BioRN Lounge: Learning the physiological basis of the Cocktail Party effect with Eckhard Friauf from TU Kaiserslautern.
Last BioRN Lounge of the year before the winter sleep, led us to the magical world of hearing.
As usual it was the occasion for life science companies as well for scientists from our research institutes, to meet and chat about latest news and achievements. The BioRN Lounge is the prime monthly networking event for BioRN members. It is the occasion for exchange, meeting and interaction in a very relaxed atmosphere with some drinks and food.
As tradition, an invited speaker from the network presents and discusses with the participants, scientific trends, outbreaking techniques, outstanding research and more. Yesterday the Lounge hosted Eckard Friauf, Head of the Animal Physiology Department at Kaiserslautern University.
Eckhard Friauf spent 35 years of his research on the auditory brainstem specifically on the superior olivary nucleus (SOC). The SOC is the first component of the central ascending auditory pathways beyond the cochlear curtain.
In the SOC highly specialised and potent synapses make possible to both segregate different stimuli into different streams, and subsequently decide which streams are most pertinent. Therefore, it is possible to focus on a single conversation in a noisy room, and deal with the so-called cocktail party effect. The SOC allows this by measuring the time difference of arrival of sounds and the difference in sound intensity between the ears.
“Indeed, we do not hear with the cochlea but with the brain. Differently from other sensory systems such as skin and eye, the auditory system needs five different stations before the auditory cortex in order to build a sound map in the brain” said Eckhard Friauf.
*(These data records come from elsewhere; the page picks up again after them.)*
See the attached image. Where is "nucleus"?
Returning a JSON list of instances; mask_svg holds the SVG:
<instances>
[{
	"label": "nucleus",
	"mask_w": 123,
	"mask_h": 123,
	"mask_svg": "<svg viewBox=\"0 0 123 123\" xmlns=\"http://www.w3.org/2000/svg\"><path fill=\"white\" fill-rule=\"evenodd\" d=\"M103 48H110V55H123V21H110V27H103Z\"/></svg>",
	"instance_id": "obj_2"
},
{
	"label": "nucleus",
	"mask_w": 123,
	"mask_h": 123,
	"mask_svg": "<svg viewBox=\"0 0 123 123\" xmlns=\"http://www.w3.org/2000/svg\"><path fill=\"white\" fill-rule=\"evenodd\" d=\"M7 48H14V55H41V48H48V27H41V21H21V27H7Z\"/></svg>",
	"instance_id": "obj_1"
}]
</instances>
Our next BioRN lounge will be on February 26 as usual in the Kasselhaus by Urban Kitchen and will host Andreas Pahl, Heidelberg Pharma.
BioRN is a life science research and industry cluster dedicated to the development of cell-specific, molecular and personalised innovative treatments. The BioRN Cluster stands for the development, networking, representation and promotion of the life science region into one of the leading life science clusters in Europe.
The cluster-members include renowned academic research institutions such as the Universities of Heidelberg, the German Cancer Research Center (DKFZ) and the European Molecular Biology Laboratory (EMBL) and big pharmaceutical companies such as AbbVie, Boehringer Ingelheim, Johnson & Johnson, Merck, Roche, und Sanofi-Aventis, and about 80 small and medium-sized biotech enterprises. Beyond the members registered in the cluster, BioRN gives access to a wider network via partnerships and collaborations.
In terms of the use of clusters for the internationalization of companies, BioRN has founded, together with Leuven (Belgium), Maastricht (Netherlands) and Copenhagen (Denmark), an alliance for the enforcement of biomedical innovation in Europe, called the Health Axis Europe.